Spontaneous Reboot Problem

My first post in these forums, so be gentle. :slight_smile: Hard to say if this is the correct forum for my problem, but here goes…

I have a new system with Asus M3A78-EM mobo, 4 GB RAM, AMD Phenom II quad-core 955 3.2 GHz CPU, on which I’ve installed the 64-bit version of openSUSE 11.2. It’s a lightweight server as well as a desktop machine, and is on 24/7 (and on a UPS). The problem is that the system reboots itself spontaneously, on average a couple of times a day, at seemingly random times. After one of these reboots, an examination of the system log shows nothing at all suspicious logged in the minutes prior to the sudden reboot. Sometimes the system recovers after the reboot, but about half the time the KDE4 desktop comes up with the keyboard and mouse not working. The system log in that case shows that the USB subsystem is wedged, with the message “task khubd:38 blocked for more than 120 seconds”, followed by a series of call traces. At that point, I can usually log in via SSH from another local machine and execute a shutdown/reboot, and the system usually recovers fully after that… until the next spontaneous reboot. The only thing unusual about my USB setup is that I have a Hauppauge HVR-1950 TV tuner plugged in, and the pvrusb2 driver installed on the system.
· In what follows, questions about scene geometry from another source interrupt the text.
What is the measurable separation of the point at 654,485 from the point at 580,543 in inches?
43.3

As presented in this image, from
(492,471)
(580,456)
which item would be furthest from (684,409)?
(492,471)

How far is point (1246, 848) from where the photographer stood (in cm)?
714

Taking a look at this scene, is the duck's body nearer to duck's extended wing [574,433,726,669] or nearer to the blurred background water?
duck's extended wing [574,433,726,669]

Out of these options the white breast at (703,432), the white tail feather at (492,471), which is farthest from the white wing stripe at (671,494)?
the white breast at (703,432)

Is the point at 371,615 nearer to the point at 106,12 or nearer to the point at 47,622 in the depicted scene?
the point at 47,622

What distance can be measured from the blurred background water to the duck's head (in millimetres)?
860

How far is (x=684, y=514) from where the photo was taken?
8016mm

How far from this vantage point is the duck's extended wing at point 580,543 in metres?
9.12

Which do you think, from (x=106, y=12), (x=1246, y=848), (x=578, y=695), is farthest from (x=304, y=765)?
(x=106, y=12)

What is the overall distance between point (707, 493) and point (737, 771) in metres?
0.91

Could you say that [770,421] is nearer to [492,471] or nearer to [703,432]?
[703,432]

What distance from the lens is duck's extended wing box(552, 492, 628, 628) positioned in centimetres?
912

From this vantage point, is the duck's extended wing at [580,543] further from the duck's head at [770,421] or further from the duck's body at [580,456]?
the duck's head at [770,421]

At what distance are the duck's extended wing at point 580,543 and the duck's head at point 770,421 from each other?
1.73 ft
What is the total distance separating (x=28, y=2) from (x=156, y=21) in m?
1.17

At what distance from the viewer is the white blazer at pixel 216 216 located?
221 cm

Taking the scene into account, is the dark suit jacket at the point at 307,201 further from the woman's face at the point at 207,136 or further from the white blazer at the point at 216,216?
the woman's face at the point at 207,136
The mobo has an onboard ATI Radeon HD 3200 graphic controller, and I installed the proprietory ATI driver for it in the hopes of improving system stability. It didn’t.

Due to the lack of syslog warnings before one of these reboot events, I was inclined to think the hardware was at fault, and my first thought was bad memory. However, fairly extensive testing with memtest86+ showed no errors. Of course, it could be other more obscure hardware problems, but it would be nice to be a little more certain before I resort to replacing the motherboard or the whole system.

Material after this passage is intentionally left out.